## What the exercise asks:
Could you write out all the records once more, exactly?

## Task inputs:
..............................

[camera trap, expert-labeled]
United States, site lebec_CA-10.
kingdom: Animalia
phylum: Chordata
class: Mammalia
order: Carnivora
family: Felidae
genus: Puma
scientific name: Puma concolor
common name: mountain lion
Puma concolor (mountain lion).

..............................

## Written response:
[camera trap, expert-labeled]
United States, site lebec_CA-10.
kingdom: Animalia
phylum: Chordata
class: Mammalia
order: Carnivora
family: Felidae
genus: Puma
scientific name: Puma concolor
common name: mountain lion
Puma concolor (mountain lion).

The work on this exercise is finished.